Minister for Finance (Deputy Michael Noonan): Information on Michael Noonan Zoom on Michael Noonan The capital structure of the European Stability Mechanism (ESM) is set out in the ESM Treaty which was signed by Euro Area Member States on 2 February 2012. To obtain the highest possible credit rating, the capital structure of the ESM will have a total subscribed capital of €700 bn. Of this amount, €80 bn will be in the form of paid-in capital by the Euro Area Member States, paid in five equal instalments from July 2012. The balance of €620bn will be callable capital. The contribution key for each Member State is set out in Annex 1 to the draft Treaty and is based on the ECB capital contribution key. For Ireland the key is 1.592% of the total paid and committed capital.

Ireland’s share of the €80 bn in paid-in capital, based on our contribution key, will be just above €1.27 bn paid in five equal instalments of €254 m. Unlike the EFSF, there is no “stepping out facility” in the ESM when members enter a programme of support. Therefore, Ireland will have to pay its share of the paid-in capital. The ESM is being established as an International Financial Institution and on that basis Ireland’s contribution will be treated as a financial transaction. This means that while it will impact on Ireland’s Exchequer Borrowing Requirement, it will not impact on its General Government Deficit. Ireland’s share of the €620 bn callable capital is based on the same key, i.e. 1.592% of €620 bn making our share of the callable capital €9.87 bn.

Following decision of the Eurogroup on 30 March 2012, the paid-in capital will be made available more quickly than initially foreseen in the original ESM Treaty. Two tranches of capital will be paid in 2012, a first one in July, a second one by October. Another two tranches will be paid in 2013 and a final tranche in the first half of 2014.

The following additional information was provided under Standing Order 40A

As noted in the reply already provided, the paid in capital contribution to the ESM is treated as a financial transaction for general government accounting purposes.

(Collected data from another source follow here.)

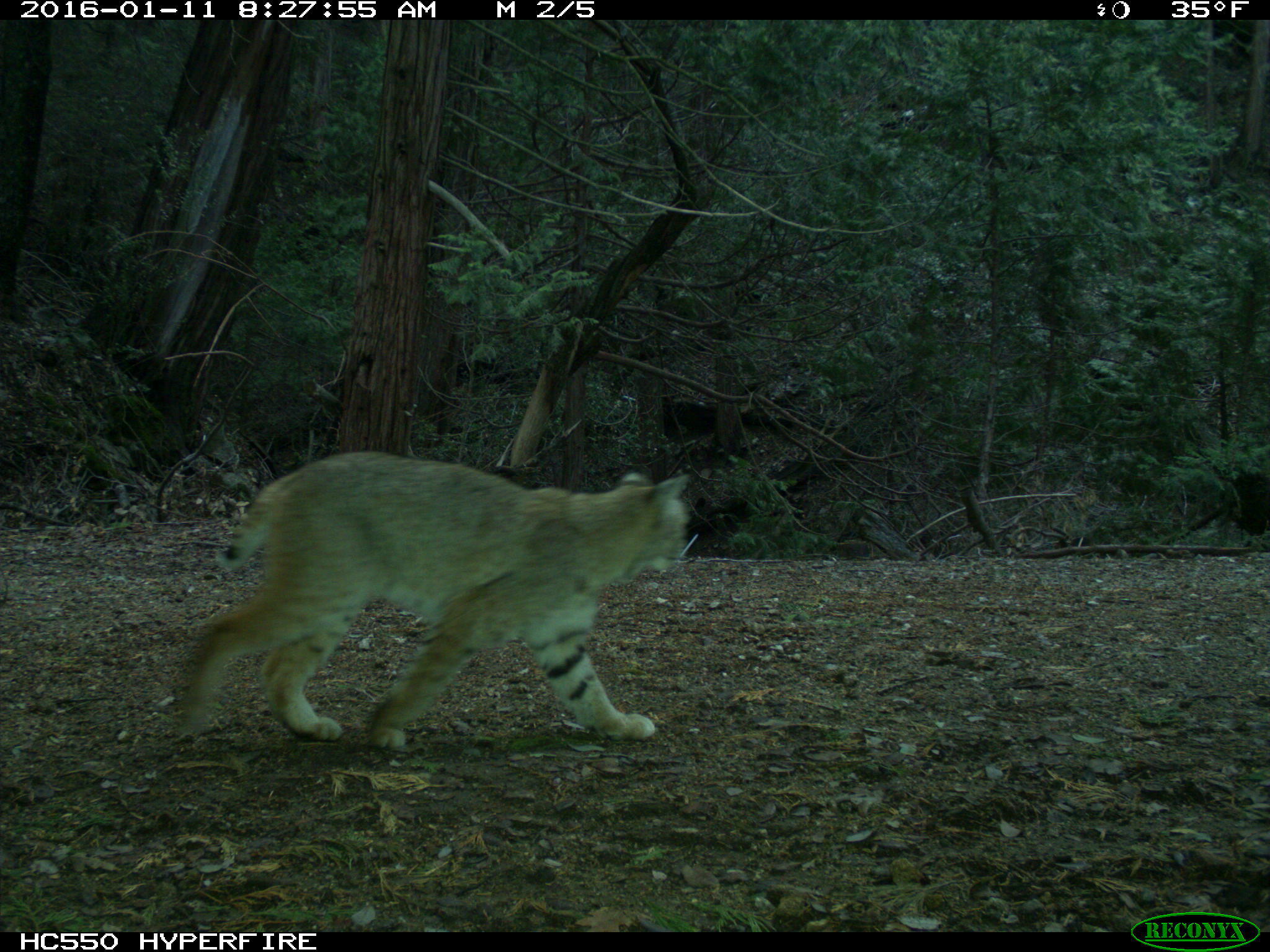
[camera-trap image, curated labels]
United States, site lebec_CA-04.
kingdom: Animalia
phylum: Chordata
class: Mammalia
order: Carnivora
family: Felidae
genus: Lynx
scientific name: Lynx rufus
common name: bobcat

This means that while the paid in capital contributions envisaged for 2012, 2013 and 2014 will impact on the Exchequer balance in those three years, it will not impact on the general government deficit figure.

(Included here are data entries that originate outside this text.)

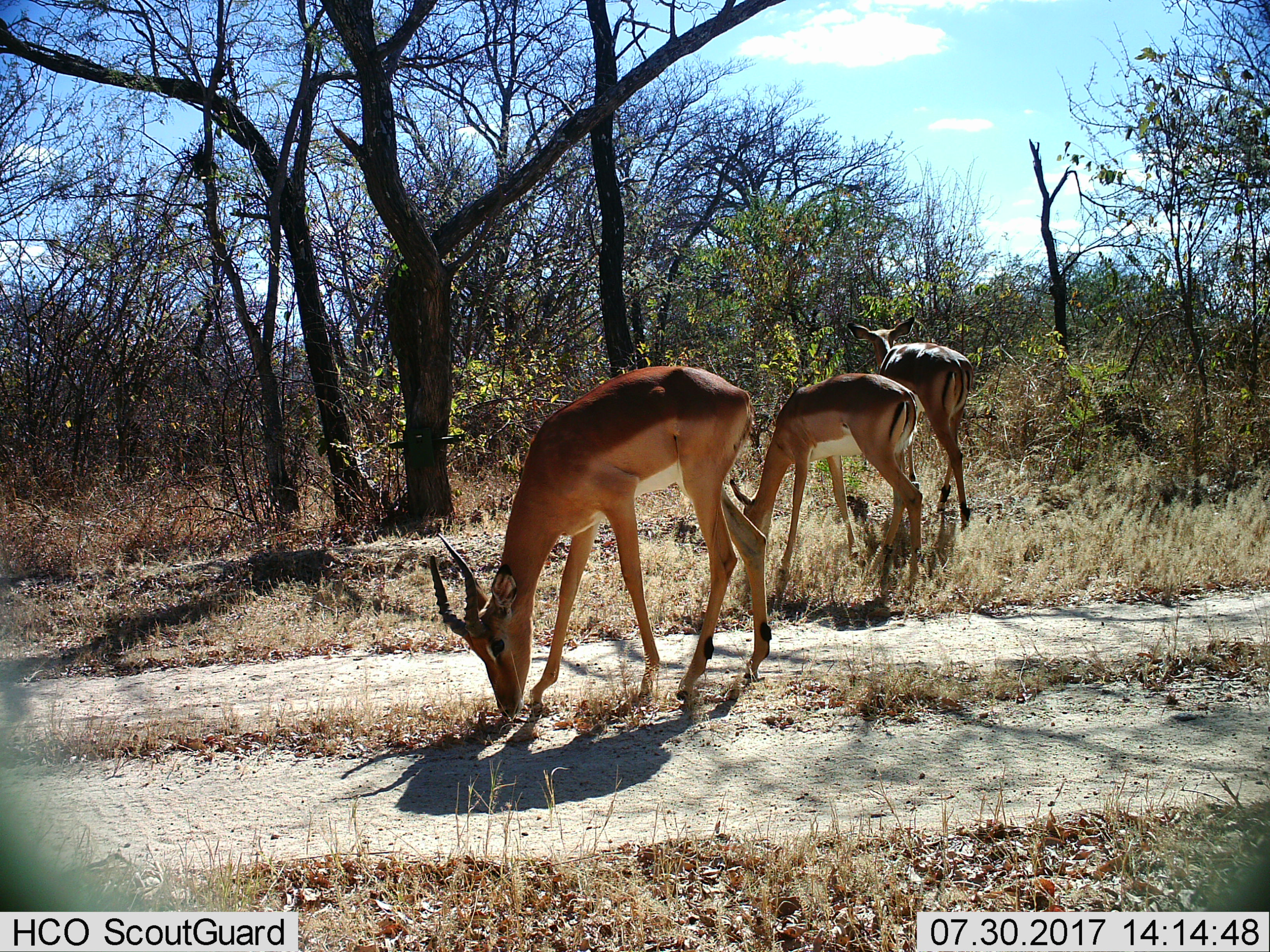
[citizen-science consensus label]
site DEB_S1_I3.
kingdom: Animalia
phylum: Chordata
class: Mammalia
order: Artiodactyla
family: Bovidae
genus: Aepyceros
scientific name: Aepyceros melampus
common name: impala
Impala (Aepyceros melampus), count 3. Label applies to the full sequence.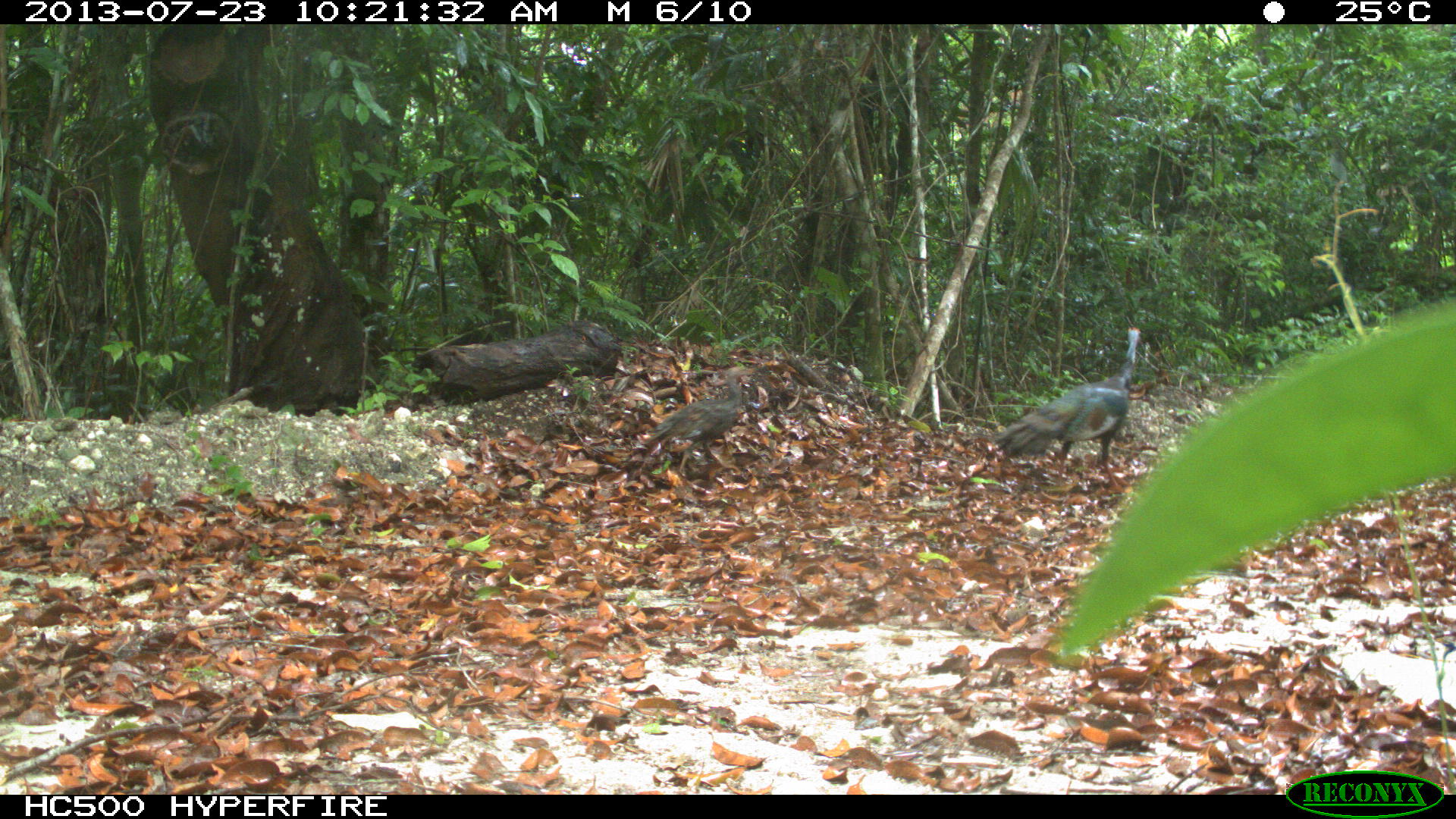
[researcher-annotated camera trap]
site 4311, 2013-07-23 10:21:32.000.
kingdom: Animalia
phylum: Chordata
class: Aves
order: Galliformes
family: Phasianidae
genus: Meleagris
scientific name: Meleagris ocellata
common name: ocellated turkey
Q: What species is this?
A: Meleagris ocellata (ocellated turkey).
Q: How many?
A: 2.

Our current EU/IMF programme of financial support runs until the end of 2013. It provides funding to support all Exchequer requirements arising in that time, including the ESM paid in capital contributions.

These contributions were not explicitly envisaged at the time the programme was agreed in 2010 as discussions on the ESM had not progressed at that stage.

In relation to the callable capital, Ireland's share is based on the Irish ECB capital contribution key of 1.592% and amounts to €9.87 billion. This amount is not included in any budget [357]provision or projection of our deficit targets and accordingly is not taken into account in our financing requirements under the programme. This is because the callable capital will only be required in the event that the ESM incurs losses of a magnitude which would necessitate a call of the unpaid or callable capital. The ESM treaty sets out the limited circumstances under which this could occur. In this context I would like to re-iterate that the ESM will fund any programme which it agrees to provide through borrowing on the financial markets to fund lending to programme countries. The capital base, both paid in and callable, provides the backing for the borrowing, but it will not be used to directly fund any programme.